» Problem details:
Nothing but the lines from the one containing "JAパイロットさんが、築城基地で撮影した航空自衛隊 F-15J Eagleの航空フォト(飛行機" to the final line of the entries should appear, copied exactly and without pictures.

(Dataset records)
════════════════════

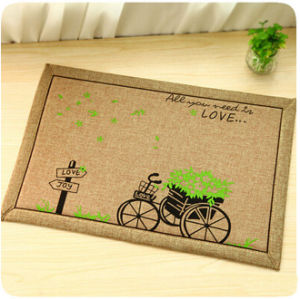 Fashion Acrylic Fiber Home Using Lovely Cute Soft Products Anti-Slip Mat pictures & photos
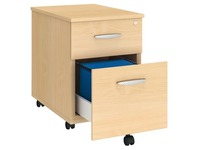 Mobile cabinet wood 2 drawers Arko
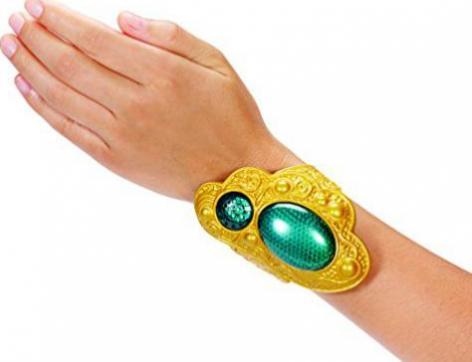 mattel mia and me magisches armband g nstig kaufen preisvergleich test. Black Bedroom Furniture Sets. Home Design Ideas
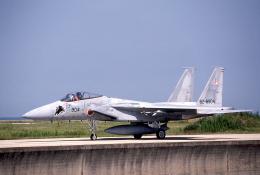 JAパイロットさんが、築城基地で撮影した航空自衛隊 F-15J Eagleの航空フォト(飛行機 写真・画像)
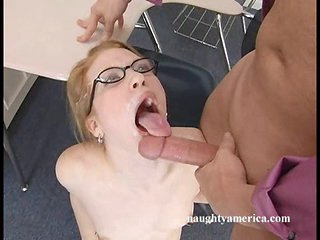 Hot Madison Young has hot sticky cum discharged in her sweet face hole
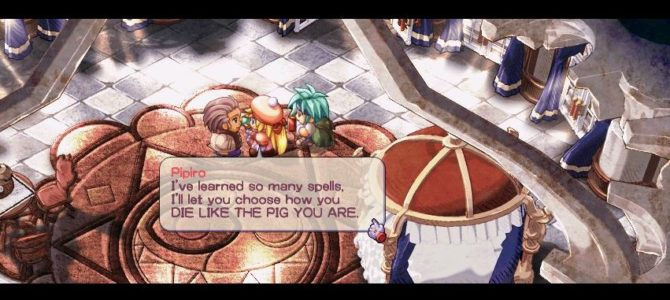 XSEED Games Launches Zwei: The Arges Adventure on Jan 24th at $19.99 for PC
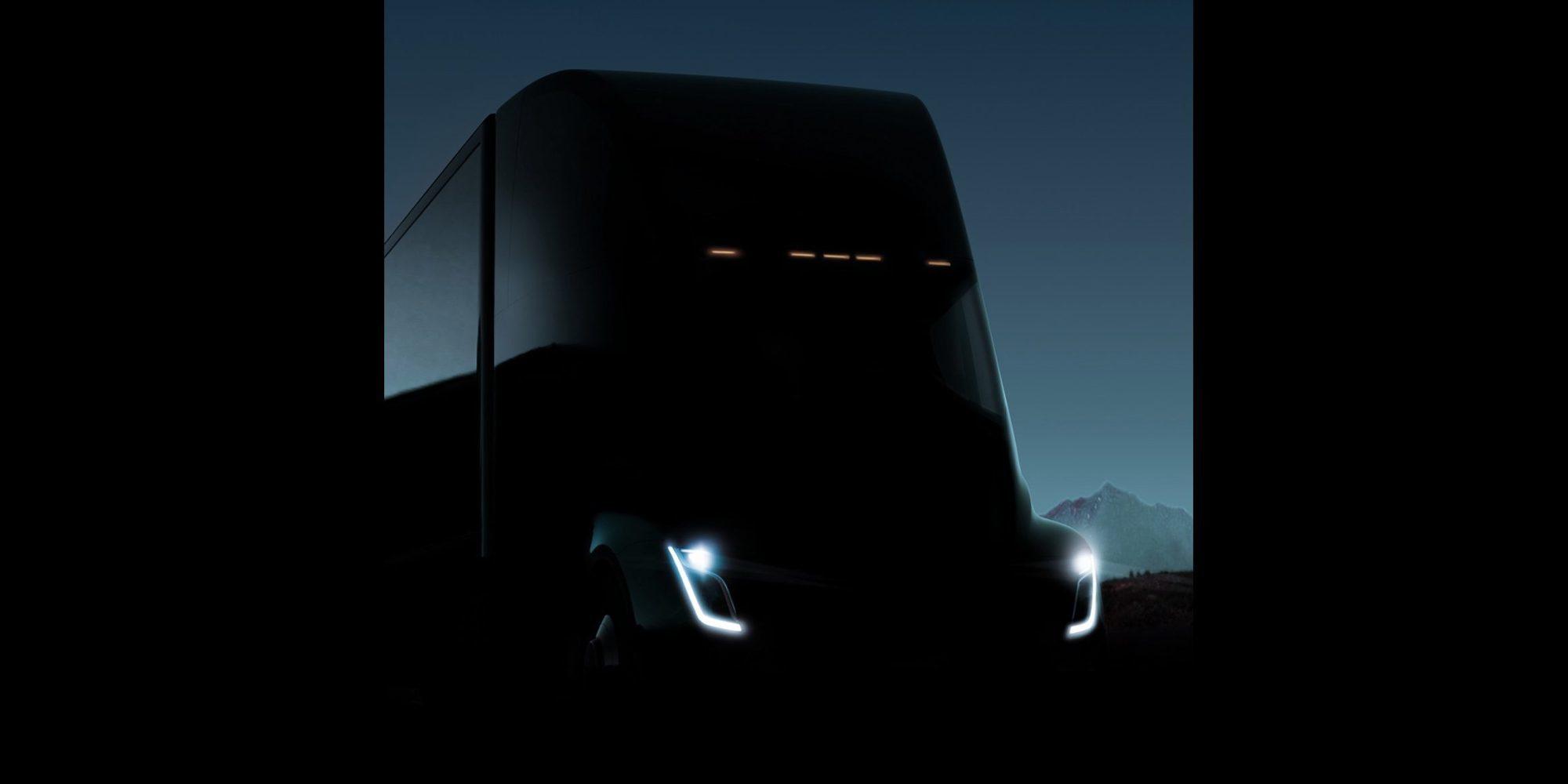 Tesla опубликовала новое изображение своего грузовика 1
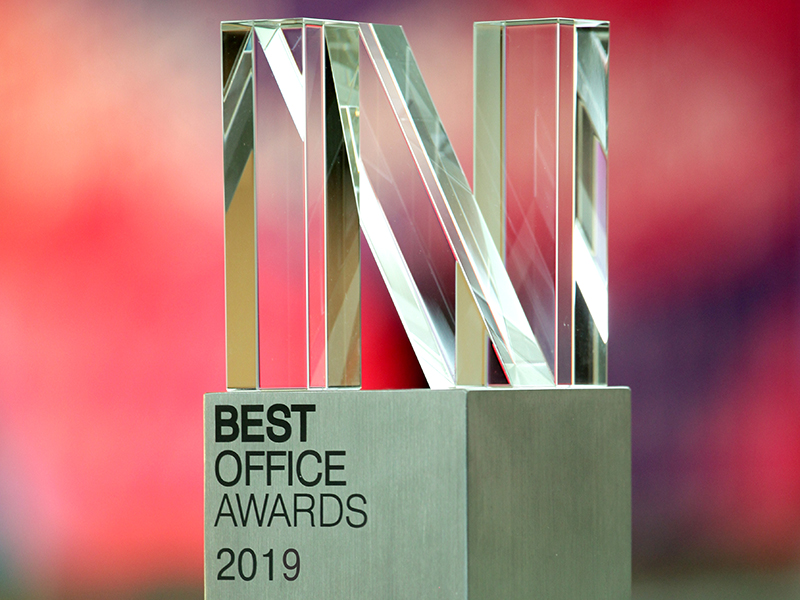БЕНЕ РУС вручили премию Best Office Awards 2019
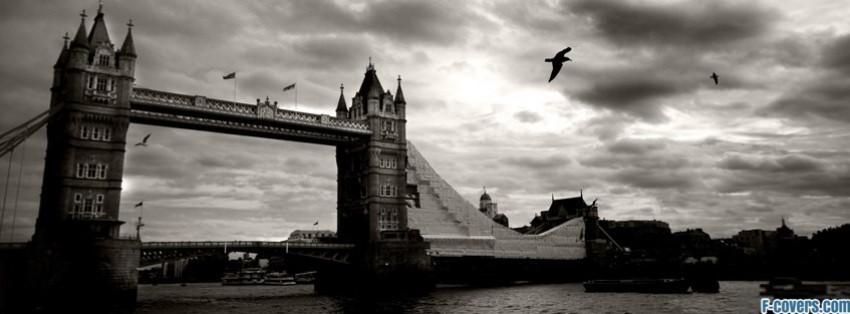 Vintage London Tower Bridge Facebook Cover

════════════════════

» Response box:
 JAパイロットさんが、築城基地で撮影した航空自衛隊 F-15J Eagleの航空フォト(飛行機 写真・画像)
 Hot Madison Young has hot sticky cum discharged in her sweet face hole
 XSEED Games Launches Zwei: The Arges Adventure on Jan 24th at $19.99 for PC
 Tesla опубликовала новое изображение своего грузовика 1
БЕНЕ РУС вручили премию Best Office Awards 2019
 Vintage London Tower Bridge Facebook Cover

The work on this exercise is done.